In the end, the judge agreed with Marvel’s version of the events, writing that there were “no genuine issues of material fact, and that the Kirby Works were indeed works for hire.”
The decision is an undeniable victory for Marvel and their new parent company Disney who can now move forward with exploitation of the properties in full faith that they control all rights to the Marvel Universe. CBR legal expert Michael L. Lovitz of Lovitz IP Law put it this way: “Essentially, the Kirby heirs were unable to overcome the presumption that the works were ‘work-for-hire’ because they were created at Marvel’s instance and expense.”
Lovitz noted that a key factor in the decision was “testimony that Kirby ‘didn’t do work on spec, he was getting paid by the page’ and while he would pitch ideas, he didn’t draw anything without approval or an assignment.”

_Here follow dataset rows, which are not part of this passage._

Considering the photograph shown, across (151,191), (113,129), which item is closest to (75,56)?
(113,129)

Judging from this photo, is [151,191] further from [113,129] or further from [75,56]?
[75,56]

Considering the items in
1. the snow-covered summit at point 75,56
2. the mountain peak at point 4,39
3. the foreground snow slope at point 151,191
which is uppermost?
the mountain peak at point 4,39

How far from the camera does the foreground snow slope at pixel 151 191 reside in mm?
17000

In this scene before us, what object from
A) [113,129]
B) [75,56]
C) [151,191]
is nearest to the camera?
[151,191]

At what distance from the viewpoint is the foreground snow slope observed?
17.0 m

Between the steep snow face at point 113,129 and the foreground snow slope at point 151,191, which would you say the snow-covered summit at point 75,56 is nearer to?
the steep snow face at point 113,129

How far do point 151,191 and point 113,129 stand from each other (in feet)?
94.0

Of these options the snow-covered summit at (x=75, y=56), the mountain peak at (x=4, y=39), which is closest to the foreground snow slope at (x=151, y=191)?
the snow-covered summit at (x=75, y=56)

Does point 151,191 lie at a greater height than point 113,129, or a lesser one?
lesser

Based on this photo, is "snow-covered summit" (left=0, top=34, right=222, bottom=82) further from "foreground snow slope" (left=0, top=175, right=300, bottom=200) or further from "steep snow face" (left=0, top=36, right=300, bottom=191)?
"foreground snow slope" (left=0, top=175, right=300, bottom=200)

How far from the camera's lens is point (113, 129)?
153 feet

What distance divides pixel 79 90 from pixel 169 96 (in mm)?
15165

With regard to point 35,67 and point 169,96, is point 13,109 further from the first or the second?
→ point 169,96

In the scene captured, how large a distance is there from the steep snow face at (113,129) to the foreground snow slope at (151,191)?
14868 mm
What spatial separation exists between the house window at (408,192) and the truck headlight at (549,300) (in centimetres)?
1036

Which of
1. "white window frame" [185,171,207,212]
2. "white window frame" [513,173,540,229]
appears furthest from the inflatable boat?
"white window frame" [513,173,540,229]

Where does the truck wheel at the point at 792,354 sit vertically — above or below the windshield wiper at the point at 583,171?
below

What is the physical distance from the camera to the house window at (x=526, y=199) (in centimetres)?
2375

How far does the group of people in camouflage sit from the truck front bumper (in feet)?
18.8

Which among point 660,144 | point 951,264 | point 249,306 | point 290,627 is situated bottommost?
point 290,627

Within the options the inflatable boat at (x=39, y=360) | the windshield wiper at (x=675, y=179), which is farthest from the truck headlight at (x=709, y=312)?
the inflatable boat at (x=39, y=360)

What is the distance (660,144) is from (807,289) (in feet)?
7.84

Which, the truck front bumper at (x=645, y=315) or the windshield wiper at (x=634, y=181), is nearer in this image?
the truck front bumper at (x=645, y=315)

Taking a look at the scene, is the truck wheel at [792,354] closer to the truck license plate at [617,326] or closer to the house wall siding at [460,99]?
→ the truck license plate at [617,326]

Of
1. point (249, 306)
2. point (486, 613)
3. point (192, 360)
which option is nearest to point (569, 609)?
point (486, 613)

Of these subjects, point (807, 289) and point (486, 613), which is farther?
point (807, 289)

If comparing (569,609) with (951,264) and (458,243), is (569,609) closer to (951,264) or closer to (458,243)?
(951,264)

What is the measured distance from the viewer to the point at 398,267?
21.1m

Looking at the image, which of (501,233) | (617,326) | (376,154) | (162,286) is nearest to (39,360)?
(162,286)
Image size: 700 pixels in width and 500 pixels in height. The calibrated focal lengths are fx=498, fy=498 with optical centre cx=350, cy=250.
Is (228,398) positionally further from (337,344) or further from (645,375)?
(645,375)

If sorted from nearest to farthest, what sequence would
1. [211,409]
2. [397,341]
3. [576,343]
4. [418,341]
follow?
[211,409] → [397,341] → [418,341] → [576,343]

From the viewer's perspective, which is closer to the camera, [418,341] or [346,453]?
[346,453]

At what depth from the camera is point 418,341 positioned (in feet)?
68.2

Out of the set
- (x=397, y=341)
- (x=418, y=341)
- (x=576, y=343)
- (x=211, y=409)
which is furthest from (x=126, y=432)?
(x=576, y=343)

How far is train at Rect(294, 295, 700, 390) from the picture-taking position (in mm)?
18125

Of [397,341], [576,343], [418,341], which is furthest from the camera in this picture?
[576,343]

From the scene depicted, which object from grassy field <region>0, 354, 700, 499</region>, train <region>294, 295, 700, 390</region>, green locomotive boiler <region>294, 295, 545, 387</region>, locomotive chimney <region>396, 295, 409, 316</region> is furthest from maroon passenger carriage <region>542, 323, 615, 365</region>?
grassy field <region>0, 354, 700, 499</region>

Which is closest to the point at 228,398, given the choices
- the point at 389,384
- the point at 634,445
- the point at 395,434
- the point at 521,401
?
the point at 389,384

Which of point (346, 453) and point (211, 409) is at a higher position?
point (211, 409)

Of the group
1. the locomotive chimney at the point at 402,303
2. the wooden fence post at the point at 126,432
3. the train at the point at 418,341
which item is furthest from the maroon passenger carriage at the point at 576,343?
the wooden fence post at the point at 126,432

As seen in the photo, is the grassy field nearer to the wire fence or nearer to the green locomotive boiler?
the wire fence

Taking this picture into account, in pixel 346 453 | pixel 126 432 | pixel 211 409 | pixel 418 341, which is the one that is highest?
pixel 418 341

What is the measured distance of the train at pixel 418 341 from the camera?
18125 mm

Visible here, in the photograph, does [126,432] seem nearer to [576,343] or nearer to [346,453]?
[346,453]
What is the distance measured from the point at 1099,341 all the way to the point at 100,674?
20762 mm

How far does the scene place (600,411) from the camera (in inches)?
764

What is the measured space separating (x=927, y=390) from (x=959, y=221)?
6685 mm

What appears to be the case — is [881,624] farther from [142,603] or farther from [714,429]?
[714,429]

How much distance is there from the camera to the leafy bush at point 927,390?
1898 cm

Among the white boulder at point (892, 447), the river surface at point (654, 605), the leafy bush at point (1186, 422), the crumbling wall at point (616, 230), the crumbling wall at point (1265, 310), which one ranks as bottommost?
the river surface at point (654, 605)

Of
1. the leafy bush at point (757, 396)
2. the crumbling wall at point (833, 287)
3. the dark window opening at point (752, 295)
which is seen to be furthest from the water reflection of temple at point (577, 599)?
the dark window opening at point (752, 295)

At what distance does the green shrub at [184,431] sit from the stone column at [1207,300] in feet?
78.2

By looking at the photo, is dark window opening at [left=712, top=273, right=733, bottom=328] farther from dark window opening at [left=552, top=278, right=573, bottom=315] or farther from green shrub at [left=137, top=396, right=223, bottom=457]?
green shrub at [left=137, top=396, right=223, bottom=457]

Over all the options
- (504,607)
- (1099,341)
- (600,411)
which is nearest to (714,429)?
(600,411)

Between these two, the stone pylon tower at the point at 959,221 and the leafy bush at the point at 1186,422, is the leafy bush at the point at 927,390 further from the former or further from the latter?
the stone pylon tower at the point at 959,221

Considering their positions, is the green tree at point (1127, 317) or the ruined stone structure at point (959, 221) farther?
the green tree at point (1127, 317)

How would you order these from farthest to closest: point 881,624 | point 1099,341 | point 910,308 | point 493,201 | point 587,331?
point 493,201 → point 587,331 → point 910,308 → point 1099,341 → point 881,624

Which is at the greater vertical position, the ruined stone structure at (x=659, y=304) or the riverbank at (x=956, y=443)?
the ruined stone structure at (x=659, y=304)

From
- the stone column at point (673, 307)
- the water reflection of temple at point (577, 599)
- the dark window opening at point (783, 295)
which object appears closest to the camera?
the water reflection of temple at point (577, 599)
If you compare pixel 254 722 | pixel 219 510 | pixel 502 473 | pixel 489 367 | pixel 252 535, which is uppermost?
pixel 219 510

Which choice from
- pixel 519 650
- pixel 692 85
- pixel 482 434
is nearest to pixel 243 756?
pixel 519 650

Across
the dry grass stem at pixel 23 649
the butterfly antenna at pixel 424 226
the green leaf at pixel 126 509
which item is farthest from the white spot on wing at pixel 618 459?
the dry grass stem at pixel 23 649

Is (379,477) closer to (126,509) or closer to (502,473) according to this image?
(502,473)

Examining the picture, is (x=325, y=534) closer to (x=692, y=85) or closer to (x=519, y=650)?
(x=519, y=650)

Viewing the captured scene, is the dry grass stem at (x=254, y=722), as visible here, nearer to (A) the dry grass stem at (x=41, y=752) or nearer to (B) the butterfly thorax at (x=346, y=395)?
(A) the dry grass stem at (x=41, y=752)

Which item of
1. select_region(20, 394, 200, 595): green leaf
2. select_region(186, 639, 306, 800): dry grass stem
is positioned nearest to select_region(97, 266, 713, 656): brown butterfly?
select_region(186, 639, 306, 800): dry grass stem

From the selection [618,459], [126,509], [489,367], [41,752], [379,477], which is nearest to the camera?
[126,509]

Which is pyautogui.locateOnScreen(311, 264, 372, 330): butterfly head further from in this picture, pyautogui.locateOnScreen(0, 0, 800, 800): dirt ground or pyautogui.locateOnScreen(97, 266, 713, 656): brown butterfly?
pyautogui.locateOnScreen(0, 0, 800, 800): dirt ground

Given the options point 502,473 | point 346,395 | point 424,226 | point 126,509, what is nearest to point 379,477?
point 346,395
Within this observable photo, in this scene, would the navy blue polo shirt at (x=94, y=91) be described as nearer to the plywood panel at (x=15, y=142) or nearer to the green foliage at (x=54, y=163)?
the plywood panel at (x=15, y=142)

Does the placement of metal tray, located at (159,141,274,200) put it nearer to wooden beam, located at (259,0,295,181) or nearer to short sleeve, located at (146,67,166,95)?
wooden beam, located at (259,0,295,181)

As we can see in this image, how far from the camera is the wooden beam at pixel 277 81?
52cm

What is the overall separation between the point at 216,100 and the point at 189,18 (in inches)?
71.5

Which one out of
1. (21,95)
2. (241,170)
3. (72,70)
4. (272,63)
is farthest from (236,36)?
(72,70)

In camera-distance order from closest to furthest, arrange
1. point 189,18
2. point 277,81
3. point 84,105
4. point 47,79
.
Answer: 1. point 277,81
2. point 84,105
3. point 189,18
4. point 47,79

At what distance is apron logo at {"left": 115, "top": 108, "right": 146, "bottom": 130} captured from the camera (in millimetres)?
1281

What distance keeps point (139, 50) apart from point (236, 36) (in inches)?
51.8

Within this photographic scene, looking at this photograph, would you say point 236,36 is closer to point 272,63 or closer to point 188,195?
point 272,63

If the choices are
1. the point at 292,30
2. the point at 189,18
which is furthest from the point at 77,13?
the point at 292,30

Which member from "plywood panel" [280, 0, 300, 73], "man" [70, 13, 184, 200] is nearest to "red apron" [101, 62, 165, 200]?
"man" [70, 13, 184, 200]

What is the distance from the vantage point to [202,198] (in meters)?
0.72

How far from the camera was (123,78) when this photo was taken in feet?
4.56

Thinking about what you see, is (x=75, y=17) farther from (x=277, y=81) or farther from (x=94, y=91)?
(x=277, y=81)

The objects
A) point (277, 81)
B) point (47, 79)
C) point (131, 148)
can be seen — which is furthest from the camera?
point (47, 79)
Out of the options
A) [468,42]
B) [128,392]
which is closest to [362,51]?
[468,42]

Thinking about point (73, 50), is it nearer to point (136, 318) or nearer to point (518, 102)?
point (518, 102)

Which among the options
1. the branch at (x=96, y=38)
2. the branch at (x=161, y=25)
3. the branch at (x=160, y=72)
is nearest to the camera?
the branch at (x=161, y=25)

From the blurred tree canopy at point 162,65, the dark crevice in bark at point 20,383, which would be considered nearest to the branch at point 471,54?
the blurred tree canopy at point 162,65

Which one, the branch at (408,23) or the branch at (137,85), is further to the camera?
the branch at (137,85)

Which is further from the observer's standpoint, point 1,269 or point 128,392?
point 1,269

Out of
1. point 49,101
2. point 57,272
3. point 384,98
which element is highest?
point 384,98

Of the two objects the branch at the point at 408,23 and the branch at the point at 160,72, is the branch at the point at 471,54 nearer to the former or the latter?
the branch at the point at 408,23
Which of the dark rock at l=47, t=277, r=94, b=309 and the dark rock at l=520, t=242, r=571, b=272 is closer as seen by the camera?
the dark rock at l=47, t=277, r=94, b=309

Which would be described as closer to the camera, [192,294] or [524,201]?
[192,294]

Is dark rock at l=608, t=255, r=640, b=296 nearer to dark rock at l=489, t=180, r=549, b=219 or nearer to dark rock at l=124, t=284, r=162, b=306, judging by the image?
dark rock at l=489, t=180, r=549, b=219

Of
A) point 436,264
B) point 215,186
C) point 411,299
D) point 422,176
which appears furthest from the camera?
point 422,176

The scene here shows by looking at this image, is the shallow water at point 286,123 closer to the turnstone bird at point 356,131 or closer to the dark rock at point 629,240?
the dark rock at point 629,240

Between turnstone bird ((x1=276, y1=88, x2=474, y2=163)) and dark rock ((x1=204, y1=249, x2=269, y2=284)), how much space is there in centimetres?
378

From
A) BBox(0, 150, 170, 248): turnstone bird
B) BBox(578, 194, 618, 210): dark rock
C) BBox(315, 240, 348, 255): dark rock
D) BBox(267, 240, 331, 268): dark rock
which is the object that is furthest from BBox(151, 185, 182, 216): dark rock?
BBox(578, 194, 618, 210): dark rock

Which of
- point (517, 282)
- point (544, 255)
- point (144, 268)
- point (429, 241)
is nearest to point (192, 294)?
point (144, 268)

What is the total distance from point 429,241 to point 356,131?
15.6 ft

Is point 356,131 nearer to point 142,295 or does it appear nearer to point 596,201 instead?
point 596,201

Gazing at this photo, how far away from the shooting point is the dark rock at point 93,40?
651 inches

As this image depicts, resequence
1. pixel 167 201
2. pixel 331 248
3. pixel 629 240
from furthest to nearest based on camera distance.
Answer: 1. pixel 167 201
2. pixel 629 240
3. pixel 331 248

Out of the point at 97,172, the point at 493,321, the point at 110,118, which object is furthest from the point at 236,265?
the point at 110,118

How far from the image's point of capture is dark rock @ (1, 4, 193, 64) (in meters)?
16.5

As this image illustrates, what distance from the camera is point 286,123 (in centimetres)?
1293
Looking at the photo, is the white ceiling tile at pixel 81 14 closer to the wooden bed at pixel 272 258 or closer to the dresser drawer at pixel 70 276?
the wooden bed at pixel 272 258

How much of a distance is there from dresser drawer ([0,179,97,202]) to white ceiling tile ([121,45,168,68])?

The document also goes into detail on the legal maneuverings both sides went through to make their case with Marvel taking action to strike down testimony from witnesses including Jim Steranko and Joe Sinnott and experts Mark Evanier and “Jack Kirby Collector” publisher John Morrow. While the publisher was unable to get the first hand accounts of the former witnesses stricken, the opinions of Evanier and Morrow were excluded from the final decision.
The court saw fit to note that while many witnesses and defendants in the proceedings “challenged the credibility” of Stan Lee “general attacks on Lee’s honesty or credibility, without more, are insufficient to raise a genuine issue of fact.” In other words, no real evidence suggests that Lee or Marvel misrepresented themselves when dealing with Kirby.
Overall, it was Lee’s testimony as well as Steranko and Sinnott’s that helped seal the case for Marvel. As direct witnesses to Marvel Editorial policy at the time, those men had the closest take to how the work was really created. How this new decision may effect other pending legal action by Kirby family lawyer Marc Toberoff against Warner Bros. over the rights to Superman in the name of Jerry Siegel’s heirs remains to be seen.